EXERCISE TASK:
Please continue the article on the Lackawanna County Wine Trail below, picking up right after its last sentence.

SOURCE PASSAGE:
New wine trail flows through Lackawanna County
Raise a glass to — and by — local vintners.
The Lackawanna County Visitors Bureau has announced the introduction of the Lackawanna County Wine Trail, which will spotlight 11 wineries stretching from one end of the valley to the other. The year-round initiative also includes partnerships with transportation companies to provide travel among destinations.
“Wine trails have been very popular for a while now, not only in our area but across the country,” said Curt Camoni, executive director of the county visitors bureau. “Why not us? We certainly have the amenities for it.
“We have a lot to celebrate in Lackawanna County, and we’re fortunate in the visitors bureau to have the job of telling everybody how great it is. It’s going to give us a chance to show off.”
A consortium of wineries got together to pitch the idea to the bureau to promote the growing wine industry in Northeast Pennsylvania. Mark Lucchi, owner of Scranton’s Lucchi Family Wine Cellars, said the county initiative simply makes official the efforts he and his fellow vintners always made for each other.
“We all work together,” Lucchi said. “Everybody thinks it’s a competition, but we all talk to each other and have our own niches. We collaborate.”

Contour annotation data
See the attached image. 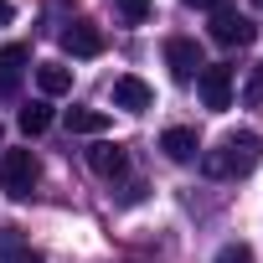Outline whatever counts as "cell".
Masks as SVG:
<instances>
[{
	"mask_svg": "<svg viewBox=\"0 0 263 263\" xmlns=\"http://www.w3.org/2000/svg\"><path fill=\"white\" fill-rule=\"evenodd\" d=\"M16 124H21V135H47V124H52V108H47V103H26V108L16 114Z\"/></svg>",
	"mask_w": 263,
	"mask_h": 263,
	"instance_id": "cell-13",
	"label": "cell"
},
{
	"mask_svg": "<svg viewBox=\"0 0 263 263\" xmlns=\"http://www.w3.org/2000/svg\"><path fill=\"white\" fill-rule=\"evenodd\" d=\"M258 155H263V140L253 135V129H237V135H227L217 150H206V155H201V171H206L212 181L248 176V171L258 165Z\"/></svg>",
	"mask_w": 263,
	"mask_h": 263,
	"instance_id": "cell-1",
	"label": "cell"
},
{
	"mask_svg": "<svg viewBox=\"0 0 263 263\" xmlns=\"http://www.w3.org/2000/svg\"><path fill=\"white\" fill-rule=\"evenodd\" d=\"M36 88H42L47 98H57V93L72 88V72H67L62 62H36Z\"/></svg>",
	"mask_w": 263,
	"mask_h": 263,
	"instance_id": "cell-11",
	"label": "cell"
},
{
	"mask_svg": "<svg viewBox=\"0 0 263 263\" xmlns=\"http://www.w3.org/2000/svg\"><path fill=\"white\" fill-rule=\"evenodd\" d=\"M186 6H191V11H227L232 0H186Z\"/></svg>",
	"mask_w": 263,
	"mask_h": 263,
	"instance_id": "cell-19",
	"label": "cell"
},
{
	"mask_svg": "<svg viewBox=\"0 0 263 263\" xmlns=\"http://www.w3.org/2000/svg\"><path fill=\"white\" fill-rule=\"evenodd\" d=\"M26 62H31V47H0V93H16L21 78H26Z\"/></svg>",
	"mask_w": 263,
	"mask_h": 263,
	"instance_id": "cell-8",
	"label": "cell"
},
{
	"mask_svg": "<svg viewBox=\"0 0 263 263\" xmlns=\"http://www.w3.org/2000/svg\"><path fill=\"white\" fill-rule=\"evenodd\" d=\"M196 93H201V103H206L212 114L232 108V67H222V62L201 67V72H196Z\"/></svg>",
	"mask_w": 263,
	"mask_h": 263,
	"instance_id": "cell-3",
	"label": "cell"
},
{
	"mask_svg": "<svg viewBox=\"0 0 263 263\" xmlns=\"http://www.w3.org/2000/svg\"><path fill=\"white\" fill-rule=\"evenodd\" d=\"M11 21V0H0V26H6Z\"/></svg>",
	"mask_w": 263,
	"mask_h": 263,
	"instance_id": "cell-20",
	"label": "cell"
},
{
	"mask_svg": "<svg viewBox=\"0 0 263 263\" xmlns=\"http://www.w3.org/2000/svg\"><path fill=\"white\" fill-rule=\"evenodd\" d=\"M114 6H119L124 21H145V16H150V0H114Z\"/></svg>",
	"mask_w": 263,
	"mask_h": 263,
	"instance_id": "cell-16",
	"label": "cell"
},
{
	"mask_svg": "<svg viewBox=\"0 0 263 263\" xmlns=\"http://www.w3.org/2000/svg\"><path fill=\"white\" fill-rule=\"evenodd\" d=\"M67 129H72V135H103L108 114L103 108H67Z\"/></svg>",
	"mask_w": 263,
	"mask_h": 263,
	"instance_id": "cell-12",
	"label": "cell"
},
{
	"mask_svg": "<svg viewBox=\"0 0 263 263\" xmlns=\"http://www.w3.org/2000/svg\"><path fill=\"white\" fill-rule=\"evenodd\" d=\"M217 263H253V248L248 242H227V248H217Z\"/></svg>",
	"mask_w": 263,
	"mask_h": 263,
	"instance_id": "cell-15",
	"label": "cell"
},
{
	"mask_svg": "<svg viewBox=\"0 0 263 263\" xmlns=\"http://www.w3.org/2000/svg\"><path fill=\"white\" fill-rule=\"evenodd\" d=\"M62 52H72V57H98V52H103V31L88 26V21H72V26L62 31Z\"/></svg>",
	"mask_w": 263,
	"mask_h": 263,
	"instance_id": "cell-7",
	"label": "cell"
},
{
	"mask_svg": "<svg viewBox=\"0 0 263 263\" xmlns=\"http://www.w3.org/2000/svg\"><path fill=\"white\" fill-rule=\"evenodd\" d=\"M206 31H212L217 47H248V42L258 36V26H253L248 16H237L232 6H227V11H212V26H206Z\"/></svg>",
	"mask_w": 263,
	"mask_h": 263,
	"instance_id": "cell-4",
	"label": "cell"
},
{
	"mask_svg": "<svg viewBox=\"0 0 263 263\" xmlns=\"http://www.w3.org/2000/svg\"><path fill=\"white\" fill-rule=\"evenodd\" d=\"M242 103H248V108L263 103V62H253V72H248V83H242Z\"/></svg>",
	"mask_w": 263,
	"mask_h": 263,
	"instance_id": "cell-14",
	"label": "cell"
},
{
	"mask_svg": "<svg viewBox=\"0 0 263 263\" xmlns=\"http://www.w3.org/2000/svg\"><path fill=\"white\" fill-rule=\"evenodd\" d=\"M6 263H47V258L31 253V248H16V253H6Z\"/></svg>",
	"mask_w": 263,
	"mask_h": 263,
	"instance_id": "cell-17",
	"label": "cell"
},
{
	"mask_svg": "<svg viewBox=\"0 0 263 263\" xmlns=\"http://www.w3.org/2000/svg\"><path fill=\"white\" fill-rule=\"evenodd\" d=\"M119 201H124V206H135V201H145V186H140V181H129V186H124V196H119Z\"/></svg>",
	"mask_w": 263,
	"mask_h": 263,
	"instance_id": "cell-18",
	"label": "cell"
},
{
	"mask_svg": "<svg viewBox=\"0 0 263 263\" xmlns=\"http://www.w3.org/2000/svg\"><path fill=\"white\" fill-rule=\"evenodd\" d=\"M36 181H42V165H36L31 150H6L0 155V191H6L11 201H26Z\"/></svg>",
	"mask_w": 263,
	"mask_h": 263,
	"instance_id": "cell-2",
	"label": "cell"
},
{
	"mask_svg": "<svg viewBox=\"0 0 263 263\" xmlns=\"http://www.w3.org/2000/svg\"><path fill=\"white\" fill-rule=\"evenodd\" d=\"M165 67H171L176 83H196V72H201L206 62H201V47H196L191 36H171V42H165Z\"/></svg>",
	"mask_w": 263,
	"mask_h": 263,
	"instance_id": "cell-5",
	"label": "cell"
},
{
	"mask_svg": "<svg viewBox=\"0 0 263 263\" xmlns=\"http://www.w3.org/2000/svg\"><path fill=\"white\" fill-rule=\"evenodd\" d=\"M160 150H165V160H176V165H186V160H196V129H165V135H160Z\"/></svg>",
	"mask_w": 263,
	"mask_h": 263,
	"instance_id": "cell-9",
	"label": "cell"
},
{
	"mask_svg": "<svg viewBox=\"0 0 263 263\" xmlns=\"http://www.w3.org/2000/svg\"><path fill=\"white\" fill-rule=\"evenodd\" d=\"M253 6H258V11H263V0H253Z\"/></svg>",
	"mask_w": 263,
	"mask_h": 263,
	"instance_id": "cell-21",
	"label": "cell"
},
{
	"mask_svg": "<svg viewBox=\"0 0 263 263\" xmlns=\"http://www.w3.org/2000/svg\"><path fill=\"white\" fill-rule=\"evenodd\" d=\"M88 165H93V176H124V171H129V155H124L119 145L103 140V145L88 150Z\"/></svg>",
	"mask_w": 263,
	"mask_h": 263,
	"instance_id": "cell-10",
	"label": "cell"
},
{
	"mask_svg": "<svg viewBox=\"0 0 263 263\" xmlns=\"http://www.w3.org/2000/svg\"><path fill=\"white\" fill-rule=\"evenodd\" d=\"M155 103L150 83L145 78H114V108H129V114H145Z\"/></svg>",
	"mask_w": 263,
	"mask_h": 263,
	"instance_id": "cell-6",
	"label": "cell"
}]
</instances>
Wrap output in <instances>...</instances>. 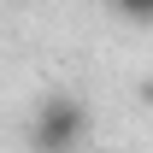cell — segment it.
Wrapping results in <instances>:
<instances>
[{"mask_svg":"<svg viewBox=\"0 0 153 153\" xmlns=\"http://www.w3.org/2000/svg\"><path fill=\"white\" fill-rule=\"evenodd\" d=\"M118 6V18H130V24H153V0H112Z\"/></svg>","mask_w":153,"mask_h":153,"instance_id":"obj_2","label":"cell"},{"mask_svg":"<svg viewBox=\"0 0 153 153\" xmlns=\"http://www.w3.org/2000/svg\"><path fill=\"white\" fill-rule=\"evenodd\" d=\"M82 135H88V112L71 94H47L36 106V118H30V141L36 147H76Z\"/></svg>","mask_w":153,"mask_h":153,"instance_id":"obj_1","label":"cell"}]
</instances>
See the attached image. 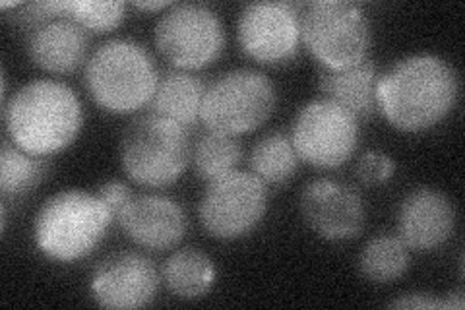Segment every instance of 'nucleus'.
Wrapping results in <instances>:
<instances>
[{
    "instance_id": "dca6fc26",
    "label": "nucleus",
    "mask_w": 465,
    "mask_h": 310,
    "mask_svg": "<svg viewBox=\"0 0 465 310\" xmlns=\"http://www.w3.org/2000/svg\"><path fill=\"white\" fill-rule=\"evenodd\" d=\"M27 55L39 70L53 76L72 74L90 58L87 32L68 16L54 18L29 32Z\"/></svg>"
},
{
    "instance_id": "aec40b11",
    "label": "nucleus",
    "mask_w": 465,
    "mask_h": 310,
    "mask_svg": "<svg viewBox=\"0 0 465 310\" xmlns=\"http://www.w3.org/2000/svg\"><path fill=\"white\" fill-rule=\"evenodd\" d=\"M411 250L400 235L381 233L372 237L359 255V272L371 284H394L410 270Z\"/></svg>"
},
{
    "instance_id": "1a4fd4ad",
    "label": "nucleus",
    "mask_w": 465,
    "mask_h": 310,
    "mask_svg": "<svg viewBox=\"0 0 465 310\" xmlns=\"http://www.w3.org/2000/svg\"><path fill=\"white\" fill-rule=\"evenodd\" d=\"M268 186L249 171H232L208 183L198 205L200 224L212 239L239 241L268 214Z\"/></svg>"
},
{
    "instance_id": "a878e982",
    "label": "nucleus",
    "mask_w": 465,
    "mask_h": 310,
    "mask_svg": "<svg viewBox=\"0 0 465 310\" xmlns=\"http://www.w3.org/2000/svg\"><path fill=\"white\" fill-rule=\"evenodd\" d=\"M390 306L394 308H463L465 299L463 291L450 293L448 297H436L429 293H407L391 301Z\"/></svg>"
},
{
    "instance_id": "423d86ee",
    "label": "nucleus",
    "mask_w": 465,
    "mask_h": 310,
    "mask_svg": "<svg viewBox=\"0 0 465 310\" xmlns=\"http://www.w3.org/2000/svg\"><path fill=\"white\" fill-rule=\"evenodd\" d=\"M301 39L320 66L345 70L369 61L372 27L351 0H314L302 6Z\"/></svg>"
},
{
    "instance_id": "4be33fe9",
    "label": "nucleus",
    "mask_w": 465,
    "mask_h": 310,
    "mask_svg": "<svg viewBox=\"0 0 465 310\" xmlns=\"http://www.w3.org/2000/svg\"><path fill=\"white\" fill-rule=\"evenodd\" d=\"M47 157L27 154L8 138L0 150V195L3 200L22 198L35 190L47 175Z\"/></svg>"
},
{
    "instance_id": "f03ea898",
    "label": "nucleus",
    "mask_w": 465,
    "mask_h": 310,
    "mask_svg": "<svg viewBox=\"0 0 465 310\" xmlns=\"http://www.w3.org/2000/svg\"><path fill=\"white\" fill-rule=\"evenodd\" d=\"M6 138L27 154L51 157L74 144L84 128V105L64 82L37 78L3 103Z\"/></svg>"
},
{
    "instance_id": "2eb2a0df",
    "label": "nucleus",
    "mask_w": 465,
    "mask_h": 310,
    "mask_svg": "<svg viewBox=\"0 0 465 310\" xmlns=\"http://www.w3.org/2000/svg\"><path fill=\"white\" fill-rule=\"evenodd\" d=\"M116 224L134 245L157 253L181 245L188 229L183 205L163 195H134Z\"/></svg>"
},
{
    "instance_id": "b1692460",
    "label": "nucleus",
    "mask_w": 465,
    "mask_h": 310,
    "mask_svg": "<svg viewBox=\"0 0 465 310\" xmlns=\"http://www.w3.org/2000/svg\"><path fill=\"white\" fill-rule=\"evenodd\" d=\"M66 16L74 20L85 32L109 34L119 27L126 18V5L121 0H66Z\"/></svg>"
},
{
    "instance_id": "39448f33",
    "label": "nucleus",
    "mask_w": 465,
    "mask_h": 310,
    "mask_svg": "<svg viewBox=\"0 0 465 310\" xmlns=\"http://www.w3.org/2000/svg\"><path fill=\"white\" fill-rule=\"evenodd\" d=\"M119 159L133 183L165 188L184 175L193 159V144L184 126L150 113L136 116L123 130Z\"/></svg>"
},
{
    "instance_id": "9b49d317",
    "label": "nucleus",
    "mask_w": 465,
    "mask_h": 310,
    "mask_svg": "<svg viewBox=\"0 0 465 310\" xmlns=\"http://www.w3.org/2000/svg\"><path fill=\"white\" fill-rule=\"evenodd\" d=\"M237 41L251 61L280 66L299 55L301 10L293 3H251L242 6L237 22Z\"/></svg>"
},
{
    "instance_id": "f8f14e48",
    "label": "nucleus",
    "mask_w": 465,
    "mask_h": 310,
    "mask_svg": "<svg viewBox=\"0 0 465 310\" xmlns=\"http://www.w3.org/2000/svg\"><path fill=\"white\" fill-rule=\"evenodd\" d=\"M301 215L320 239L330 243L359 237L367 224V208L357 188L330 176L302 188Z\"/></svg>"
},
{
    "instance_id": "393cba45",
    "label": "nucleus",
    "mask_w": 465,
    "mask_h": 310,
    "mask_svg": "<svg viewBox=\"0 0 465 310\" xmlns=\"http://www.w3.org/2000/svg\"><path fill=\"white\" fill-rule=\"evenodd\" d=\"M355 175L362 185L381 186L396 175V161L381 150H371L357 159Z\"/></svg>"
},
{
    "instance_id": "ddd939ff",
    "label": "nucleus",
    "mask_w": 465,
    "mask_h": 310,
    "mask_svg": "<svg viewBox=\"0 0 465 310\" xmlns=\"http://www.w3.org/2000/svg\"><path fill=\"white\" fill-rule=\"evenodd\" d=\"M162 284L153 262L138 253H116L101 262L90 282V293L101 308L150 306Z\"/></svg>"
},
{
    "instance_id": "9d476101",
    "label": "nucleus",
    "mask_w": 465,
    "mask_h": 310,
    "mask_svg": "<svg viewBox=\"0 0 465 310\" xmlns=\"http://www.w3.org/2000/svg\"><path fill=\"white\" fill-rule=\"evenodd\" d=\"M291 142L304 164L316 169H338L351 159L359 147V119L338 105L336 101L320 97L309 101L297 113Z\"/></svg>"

RESPONSE TO THIS EXERCISE:
The trail starts in Childs, Carbondale Twp., with Marilake Winery, which a pair of Italian immigrants founded, then moves to Maiolatesi Wine Cellars in Scott Twp., which features a Tusan-themed tasting room. Next there’s Case Quattro Winery of Peckville, where the Sebastianelli family produces more than 20 varieties of wines. At the next stop, in Blakely, Capra Collina Winery keeps alive generations of winemaking by the Betti family. Then, revisit Case Quattro at its Dunmore location.
The trail incorporates craft meads and ciders along with wines at Dunmore’s Space Time Mead & Cider Works before heading to downtown Scranton’s Center City Wine Cellar in the Marketplace at Steamtown. A short distance away in West Side, Lucchi Family Wine Cellars showcases the art of homemade winemaking for visitors before they move down the line to Talerico’s Tropical Winery in Taylor and Mucciolo Family Wines in Old Forge, which is housed in a renovated 1920s general store. The trail ends with Wood Winery in Madison Twp., where guests can enjoy small-batch wines made at the Wood family home.
“People will see what we have to offer, including these wonderful wineries with amazing traditions and heritage,” Camoni said. “Most are bringing family recipes from a very, very long and historic tradition.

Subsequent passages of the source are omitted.